As I mentioned, Oyonnax is a lady-in-waiting to the Dauphine, which is looked on as an extremely desirable position. The Queen of France died two years ago, and had been estranged from the King for many years at the time of her death. The King has Mme. de Maintenon now, but she is not officially his wife. Therefore, the most important woman at Versailles not really, but nominally, according to the rules of precedence is the Dauphine, wife of the King’s eldest son and heir apparent. Competition among the noble ladies of France for positions in her household is intense…

So intense that it has resulted in no fewer than four poisonings. I do not know if the sister of d’Ozoir poisoned anyone herself, but it is generally understood that she did allow her naked body to be used as a living altar during black masses held at an abandoned country church outside of Versailles. This was before the King became aware that his court was infested with homicidal Satanists, and instituted thechambre ardente to investigate these doings. She was indeed among the 400 -odd nobles arrested and interrogated, but nothing was ever proved against her.

All of which is to say that Mme. la duchesse d’Oyonnax is a great lady indeed, who entertains her sister Mme. la marquise d’Ozoir in grand style.

When I entered her salon I was surprised to see my employer, M. le comte de Beziers, seated on a stool so low and tiny it seemed he was squatting on his haunches like a dog. And indeed he had hunched his shoulders and was gazing sidelong at the Marquise like an old peasant’s cur anticipating the descent of the cudgel. The Duchess was in an armchair of solid silver and the Marquise was in a chair without arms, also in silver.

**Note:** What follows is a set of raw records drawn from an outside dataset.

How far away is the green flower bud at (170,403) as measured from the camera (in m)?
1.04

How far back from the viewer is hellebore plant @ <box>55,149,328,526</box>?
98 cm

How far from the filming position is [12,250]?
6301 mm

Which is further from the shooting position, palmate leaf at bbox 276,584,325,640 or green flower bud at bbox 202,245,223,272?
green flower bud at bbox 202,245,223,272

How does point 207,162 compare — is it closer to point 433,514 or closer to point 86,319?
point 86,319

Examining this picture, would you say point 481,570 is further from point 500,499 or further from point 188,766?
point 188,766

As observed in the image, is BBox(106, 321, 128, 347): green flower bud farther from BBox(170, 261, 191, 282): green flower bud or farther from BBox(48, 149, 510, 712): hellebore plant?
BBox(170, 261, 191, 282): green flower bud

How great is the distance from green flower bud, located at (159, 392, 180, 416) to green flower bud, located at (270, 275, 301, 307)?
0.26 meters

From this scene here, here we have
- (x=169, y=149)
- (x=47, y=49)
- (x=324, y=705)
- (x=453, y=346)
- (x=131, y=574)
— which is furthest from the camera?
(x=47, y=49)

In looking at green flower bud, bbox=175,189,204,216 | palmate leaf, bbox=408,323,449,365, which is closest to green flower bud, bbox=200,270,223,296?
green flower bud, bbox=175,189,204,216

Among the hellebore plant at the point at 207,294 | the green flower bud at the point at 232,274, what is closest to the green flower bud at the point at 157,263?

I remained standing. Introductions were made-here I elide all of the tedious formalities and small talk-and the Marquise explained to me that she had been looking for a tutor to educate her daughter. The girl already has a governess, mind you, but that woman is quite close to being illiterate and consequently the child’s mental development has been retarded or perhaps she is simply an imbecile. Somehow she had settled on me as being the most likely candidate this is the work of d’Avaux.

I was pretended to be astonished, and went on at some length protesting the decision on grounds that I was not equal to such a responsibility. I wondered aloud who would look after poor little Beatrice and Louis. M. le comte de Beziers gave me the happy news that he’d found an opportunity in the south and would soon be leaving Versailles.

You may not know that one of the only ways for a French nobleman to make money without losing caste is by serving as an officer on a merchant ship. Beziers has taken such a position on a French E.I.C. vessel that will be sailing out of the Bassin d’Arcachon come spring, bound for the Cape of Good Hope; points east; and if I’m any judge of such matters, David Jones’s Locker.